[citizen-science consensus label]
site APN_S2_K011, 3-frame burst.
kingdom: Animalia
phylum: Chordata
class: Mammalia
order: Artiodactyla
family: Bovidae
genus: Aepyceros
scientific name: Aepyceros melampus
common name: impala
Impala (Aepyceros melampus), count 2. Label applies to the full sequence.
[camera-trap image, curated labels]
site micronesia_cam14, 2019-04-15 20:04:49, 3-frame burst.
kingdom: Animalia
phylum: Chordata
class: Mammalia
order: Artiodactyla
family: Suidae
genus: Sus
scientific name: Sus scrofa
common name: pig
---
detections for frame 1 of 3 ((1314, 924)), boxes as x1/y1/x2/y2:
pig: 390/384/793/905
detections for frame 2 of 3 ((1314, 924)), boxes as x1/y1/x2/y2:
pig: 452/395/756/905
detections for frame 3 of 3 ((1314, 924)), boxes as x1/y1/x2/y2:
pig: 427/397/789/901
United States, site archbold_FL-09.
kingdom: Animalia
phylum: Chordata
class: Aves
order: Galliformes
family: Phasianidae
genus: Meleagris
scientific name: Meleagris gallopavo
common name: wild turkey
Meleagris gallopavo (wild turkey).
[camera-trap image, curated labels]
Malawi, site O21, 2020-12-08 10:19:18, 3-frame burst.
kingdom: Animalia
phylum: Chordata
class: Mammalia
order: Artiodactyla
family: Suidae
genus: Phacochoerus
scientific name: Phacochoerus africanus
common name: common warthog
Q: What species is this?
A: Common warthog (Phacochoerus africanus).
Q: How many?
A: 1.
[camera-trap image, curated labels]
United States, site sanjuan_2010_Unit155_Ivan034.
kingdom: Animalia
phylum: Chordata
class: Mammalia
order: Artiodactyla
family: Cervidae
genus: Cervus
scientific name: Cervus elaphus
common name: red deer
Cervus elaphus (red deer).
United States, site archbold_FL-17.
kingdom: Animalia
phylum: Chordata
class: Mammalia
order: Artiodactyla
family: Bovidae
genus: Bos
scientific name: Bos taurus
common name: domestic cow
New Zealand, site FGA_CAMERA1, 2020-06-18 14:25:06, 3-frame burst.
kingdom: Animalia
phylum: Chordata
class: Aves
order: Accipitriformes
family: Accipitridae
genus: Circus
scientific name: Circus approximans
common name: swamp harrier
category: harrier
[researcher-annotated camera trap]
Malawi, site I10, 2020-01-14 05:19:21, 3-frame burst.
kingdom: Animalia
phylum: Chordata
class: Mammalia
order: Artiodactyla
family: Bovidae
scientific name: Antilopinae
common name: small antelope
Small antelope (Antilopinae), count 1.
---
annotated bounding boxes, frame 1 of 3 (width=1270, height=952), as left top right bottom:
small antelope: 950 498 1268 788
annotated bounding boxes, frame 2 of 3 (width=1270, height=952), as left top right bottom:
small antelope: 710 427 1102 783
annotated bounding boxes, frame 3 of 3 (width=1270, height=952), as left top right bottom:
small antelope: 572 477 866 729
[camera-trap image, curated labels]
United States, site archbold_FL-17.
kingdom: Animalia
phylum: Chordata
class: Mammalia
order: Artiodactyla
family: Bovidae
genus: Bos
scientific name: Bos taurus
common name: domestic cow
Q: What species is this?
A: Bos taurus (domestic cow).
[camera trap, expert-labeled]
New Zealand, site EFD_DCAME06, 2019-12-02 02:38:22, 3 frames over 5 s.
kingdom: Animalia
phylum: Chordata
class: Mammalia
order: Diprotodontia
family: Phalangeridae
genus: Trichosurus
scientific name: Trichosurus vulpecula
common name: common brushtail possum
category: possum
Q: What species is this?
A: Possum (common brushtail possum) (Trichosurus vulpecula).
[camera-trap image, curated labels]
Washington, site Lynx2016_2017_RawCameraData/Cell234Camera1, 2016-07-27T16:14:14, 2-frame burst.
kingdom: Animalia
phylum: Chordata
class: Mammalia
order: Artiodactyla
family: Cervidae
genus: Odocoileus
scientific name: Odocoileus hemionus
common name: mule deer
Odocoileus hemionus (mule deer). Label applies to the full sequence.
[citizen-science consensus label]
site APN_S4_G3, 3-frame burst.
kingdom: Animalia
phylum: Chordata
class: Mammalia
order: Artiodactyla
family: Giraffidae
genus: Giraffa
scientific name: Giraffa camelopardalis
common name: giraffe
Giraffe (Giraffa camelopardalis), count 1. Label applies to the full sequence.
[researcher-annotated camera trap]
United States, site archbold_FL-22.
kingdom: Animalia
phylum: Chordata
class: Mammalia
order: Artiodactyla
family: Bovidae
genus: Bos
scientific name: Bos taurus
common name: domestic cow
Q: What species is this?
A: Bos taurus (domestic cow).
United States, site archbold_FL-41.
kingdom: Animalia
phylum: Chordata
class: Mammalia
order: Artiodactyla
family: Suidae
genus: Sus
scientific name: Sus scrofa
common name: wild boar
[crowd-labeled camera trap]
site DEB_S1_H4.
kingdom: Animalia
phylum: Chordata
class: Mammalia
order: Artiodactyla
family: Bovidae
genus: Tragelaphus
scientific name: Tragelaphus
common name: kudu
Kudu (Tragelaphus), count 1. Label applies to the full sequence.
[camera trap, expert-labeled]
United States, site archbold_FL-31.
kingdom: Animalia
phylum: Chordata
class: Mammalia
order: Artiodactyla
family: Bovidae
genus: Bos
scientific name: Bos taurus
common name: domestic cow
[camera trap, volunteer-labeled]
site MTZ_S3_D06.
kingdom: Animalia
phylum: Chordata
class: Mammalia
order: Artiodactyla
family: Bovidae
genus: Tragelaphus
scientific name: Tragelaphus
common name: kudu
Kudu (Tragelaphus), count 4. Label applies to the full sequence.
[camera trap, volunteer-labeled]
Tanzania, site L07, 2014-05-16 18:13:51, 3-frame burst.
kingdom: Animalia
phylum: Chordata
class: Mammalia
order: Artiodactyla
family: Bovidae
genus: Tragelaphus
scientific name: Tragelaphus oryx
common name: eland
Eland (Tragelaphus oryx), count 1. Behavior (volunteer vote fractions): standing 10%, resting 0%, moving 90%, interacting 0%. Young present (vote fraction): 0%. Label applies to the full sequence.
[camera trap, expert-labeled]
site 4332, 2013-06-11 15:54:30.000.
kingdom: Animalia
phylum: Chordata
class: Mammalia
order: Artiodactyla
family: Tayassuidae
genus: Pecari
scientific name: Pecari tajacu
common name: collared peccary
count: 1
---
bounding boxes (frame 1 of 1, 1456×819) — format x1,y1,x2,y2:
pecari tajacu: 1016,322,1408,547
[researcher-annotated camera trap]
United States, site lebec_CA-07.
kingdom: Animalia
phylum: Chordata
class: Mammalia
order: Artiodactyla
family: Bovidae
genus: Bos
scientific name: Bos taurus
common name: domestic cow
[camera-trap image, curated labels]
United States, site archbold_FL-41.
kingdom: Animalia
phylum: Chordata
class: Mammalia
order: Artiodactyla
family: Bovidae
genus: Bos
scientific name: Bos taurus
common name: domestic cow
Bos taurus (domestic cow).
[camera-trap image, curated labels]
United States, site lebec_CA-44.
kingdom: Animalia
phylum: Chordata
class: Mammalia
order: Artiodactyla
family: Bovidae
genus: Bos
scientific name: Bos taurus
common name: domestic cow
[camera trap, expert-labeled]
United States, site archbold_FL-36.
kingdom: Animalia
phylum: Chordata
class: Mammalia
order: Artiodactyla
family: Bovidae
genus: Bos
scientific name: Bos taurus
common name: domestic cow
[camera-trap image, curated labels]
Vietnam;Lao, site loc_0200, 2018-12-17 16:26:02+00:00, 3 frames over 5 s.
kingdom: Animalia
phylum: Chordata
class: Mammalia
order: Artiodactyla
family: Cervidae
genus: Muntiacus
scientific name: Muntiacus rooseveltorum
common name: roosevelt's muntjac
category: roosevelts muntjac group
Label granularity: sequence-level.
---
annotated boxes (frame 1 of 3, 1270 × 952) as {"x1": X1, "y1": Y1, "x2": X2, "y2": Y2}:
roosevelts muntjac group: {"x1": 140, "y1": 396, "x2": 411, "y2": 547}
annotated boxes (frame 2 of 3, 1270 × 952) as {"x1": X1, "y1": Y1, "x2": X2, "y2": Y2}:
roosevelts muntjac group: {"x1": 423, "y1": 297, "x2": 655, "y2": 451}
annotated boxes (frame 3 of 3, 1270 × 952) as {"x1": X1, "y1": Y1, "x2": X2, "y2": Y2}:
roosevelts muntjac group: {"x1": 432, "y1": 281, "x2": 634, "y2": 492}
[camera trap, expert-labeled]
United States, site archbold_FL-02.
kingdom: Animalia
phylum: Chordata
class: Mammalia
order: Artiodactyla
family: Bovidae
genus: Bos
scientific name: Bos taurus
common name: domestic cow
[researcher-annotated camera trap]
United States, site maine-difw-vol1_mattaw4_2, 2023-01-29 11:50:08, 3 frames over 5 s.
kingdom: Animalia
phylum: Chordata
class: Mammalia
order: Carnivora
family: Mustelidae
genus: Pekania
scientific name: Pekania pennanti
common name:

★ ★ ★ ★ ★

* [What is required] Output only the lines from the line that contains "United States, site lebec_CA-44." through the end of the entries, both included, exactly as they appear.

* [Result of the exercise]
United States, site lebec_CA-44.
kingdom: Animalia
phylum: Chordata
class: Mammalia
order: Artiodactyla
family: Bovidae
genus: Bos
scientific name: Bos taurus
common name: domestic cow
[camera trap, expert-labeled]
United States, site archbold_FL-36.
kingdom: Animalia
phylum: Chordata
class: Mammalia
order: Artiodactyla
family: Bovidae
genus: Bos
scientific name: Bos taurus
common name: domestic cow
[camera-trap image, curated labels]
Vietnam;Lao, site loc_0200, 2018-12-17 16:26:02+00:00, 3 frames over 5 s.
kingdom: Animalia
phylum: Chordata
class: Mammalia
order: Artiodactyla
family: Cervidae
genus: Muntiacus
scientific name: Muntiacus rooseveltorum
common name: roosevelt's muntjac
category: roosevelts muntjac group
Label granularity: sequence-level.
---
annotated boxes (frame 1 of 3, 1270 × 952) as {"x1": X1, "y1": Y1, "x2": X2, "y2": Y2}:
roosevelts muntjac group: {"x1": 140, "y1": 396, "x2": 411, "y2": 547}
annotated boxes (frame 2 of 3, 1270 × 952) as {"x1": X1, "y1": Y1, "x2": X2, "y2": Y2}:
roosevelts muntjac group: {"x1": 423, "y1": 297, "x2": 655, "y2": 451}
annotated boxes (frame 3 of 3, 1270 × 952) as {"x1": X1, "y1": Y1, "x2": X2, "y2": Y2}:
roosevelts muntjac group: {"x1": 432, "y1": 281, "x2": 634, "y2": 492}
[camera trap, expert-labeled]
United States, site archbold_FL-02.
kingdom: Animalia
phylum: Chordata
class: Mammalia
order: Artiodactyla
family: Bovidae
genus: Bos
scientific name: Bos taurus
common name: domestic cow
[researcher-annotated camera trap]
United States, site maine-difw-vol1_mattaw4_2, 2023-01-29 11:50:08, 3 frames over 5 s.
kingdom: Animalia
phylum: Chordata
class: Mammalia
order: Carnivora
family: Mustelidae
genus: Pekania
scientific name: Pekania pennanti
common name:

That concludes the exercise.